- Text shown -
==============================
Gensheet: Create Sample Sheets with ease

In order to help users create sample sheets, a simple web application is provided in the gensheet directory. This application allows users to upload .h5ad files and generate a sample sheet with the required parameters.

Gensheet application preview

Recommended: If you have Pixi installed, you can use the gensheet application to create sample sheets easily.

cd gensheet
pixi install
pixi run streamlit run app.py

This will start a local web server where you can access the application in your browser. The application provides a user-friendly interface to input sample information and generate the sample sheet in CSV format.

Or, you may simply run the Docker container:

When using Docker, you need to mount the directory where you have the h5ad files as the exact path so that the application may return actual paths or it'll return paths relative to Docker, which won't work outside of the container. For example, if your h5ad files are in /path/to/h5ad_files, you can run the following command:

docker run --rm -v '/path/to/h5ad_files/':'/path/to/h5ad_files' -p 8501:8501 saditya88/nf-xen:gensheet

Finally, if you prefer to use the gensheet application without Pixi, using system Python, you can run the following command:

cd gensheet
python3 -m pip install streamlit-aggrid streamlit pandas # Or use a virtual environment like venv or conda, whichever you prefer/ have
streamlit run app.py

Then, open your browser and navigate to http://localhost:8501 to access the gensheet application.
==============================
- Assignment -
Copy out the whole text on the Gensheet application word for word. The material that follows has no connection to the text on the Gensheet application.

- Collected material -
==============================
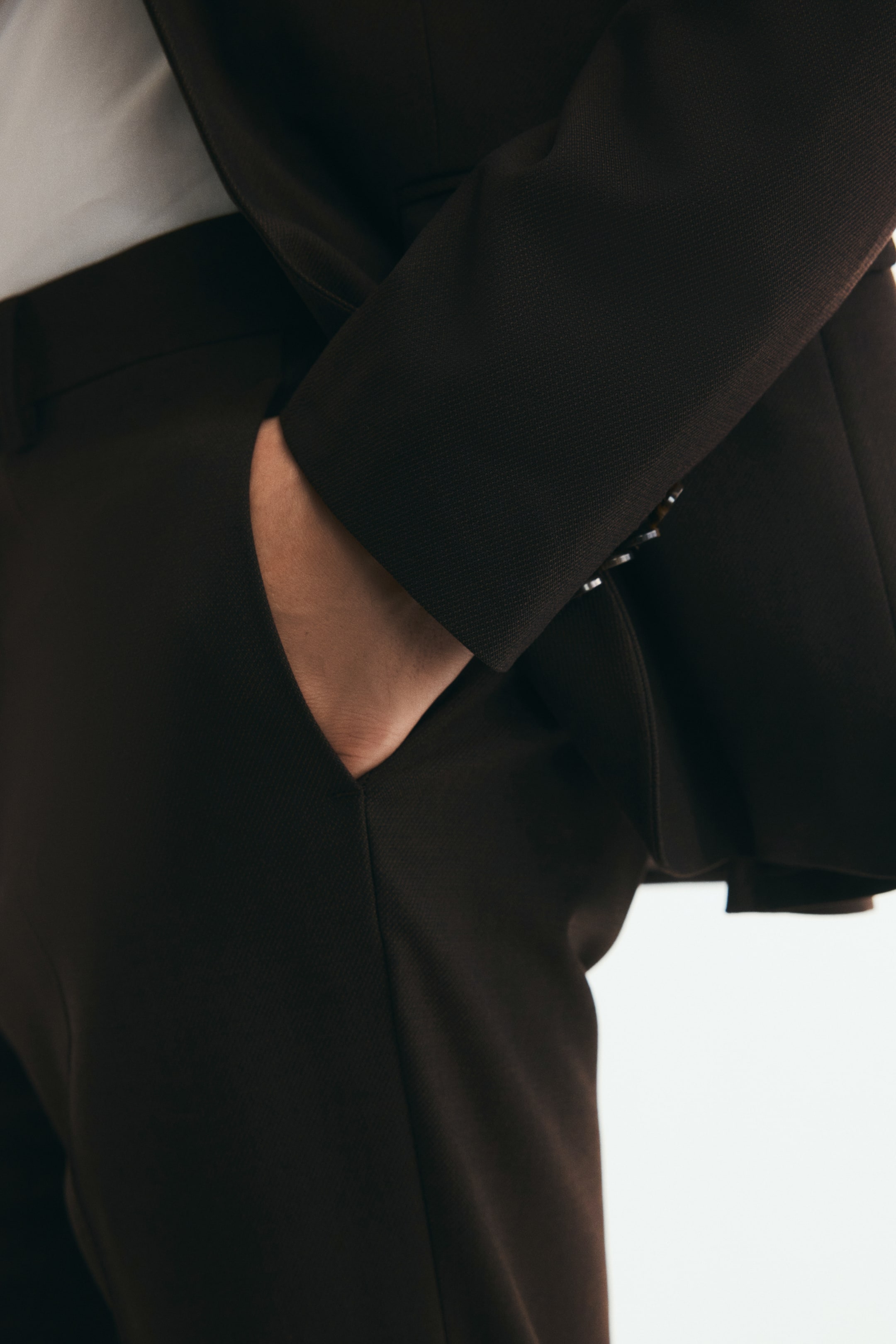 Slim-Fit Suit Pants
==============================
- Result -
Gensheet: Create Sample Sheets with ease

In order to help users create sample sheets, a simple web application is provided in the gensheet directory. This application allows users to upload .h5ad files and generate a sample sheet with the required parameters.

Gensheet application preview

Recommended: If you have Pixi installed, you can use the gensheet application to create sample sheets easily.

cd gensheet
pixi install
pixi run streamlit run app.py

This will start a local web server where you can access the application in your browser. The application provides a user-friendly interface to input sample information and generate the sample sheet in CSV format.

Or, you may simply run the Docker container:

When using Docker, you need to mount the directory where you have the h5ad files as the exact path so that the application may return actual paths or it'll return paths relative to Docker, which won't work outside of the container. For example, if your h5ad files are in /path/to/h5ad_files, you can run the following command:

docker run --rm -v '/path/to/h5ad_files/':'/path/to/h5ad_files' -p 8501:8501 saditya88/nf-xen:gensheet

Finally, if you prefer to use the gensheet application without Pixi, using system Python, you can run the following command:

cd gensheet
python3 -m pip install streamlit-aggrid streamlit pandas # Or use a virtual environment like venv or conda, whichever you prefer/ have
streamlit run app.py

Then, open your browser and navigate to http://localhost:8501 to access the gensheet application.